Questions about scene geometry:

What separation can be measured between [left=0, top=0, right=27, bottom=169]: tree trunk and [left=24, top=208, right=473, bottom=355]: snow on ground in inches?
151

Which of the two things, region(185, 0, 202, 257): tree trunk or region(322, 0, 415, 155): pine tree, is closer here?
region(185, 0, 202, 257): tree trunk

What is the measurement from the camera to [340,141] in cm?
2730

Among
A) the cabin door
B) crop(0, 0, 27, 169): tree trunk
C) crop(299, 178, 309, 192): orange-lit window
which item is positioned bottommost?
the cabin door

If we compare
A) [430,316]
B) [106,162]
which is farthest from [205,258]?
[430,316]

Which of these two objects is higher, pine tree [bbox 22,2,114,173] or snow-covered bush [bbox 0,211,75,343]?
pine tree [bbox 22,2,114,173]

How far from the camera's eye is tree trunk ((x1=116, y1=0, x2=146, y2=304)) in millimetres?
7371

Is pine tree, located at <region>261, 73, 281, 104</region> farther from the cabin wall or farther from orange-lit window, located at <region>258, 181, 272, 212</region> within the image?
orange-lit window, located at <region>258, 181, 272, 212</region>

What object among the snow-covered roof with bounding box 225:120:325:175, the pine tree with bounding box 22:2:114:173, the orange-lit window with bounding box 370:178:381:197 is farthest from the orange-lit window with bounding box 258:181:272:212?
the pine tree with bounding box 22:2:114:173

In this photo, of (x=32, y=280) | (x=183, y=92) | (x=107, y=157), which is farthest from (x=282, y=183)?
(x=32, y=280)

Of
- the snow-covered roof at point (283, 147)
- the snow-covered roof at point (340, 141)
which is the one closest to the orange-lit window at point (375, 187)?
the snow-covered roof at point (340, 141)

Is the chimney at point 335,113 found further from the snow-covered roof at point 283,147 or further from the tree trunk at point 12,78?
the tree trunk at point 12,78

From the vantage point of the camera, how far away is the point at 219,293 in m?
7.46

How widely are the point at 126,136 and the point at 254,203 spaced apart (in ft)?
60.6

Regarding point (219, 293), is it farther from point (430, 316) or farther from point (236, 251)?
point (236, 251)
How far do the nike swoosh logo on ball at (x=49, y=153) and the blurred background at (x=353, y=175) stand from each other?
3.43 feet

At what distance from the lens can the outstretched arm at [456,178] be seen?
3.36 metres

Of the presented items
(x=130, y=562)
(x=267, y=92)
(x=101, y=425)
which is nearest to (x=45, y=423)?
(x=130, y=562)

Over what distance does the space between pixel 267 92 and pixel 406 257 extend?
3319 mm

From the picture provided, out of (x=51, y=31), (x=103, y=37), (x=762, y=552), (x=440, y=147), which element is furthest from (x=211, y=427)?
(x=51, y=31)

## EXERCISE:
Include both ends. Return the line holding "From the vantage" and all lines after it in the records above, exactly as written.

## WRITTEN SOLUTION:
From the vantage point of the camera, how far away is the point at 219,293 in m?
7.46

How widely are the point at 126,136 and the point at 254,203 spaced apart (in ft)?
60.6

Regarding point (219, 293), is it farther from point (430, 316) or farther from point (236, 251)?
point (236, 251)
How far do the nike swoosh logo on ball at (x=49, y=153) and the blurred background at (x=353, y=175) stand from each other?
3.43 feet

At what distance from the lens can the outstretched arm at [456,178] be seen?
3.36 metres

Of the presented items
(x=130, y=562)
(x=267, y=92)
(x=101, y=425)
which is nearest to (x=45, y=423)?
(x=130, y=562)

Over what distance does the space between pixel 267 92 and pixel 406 257 extend?
3319 mm

From the picture provided, out of (x=51, y=31), (x=103, y=37), (x=762, y=552), (x=440, y=147), which element is furthest from (x=211, y=427)?
(x=51, y=31)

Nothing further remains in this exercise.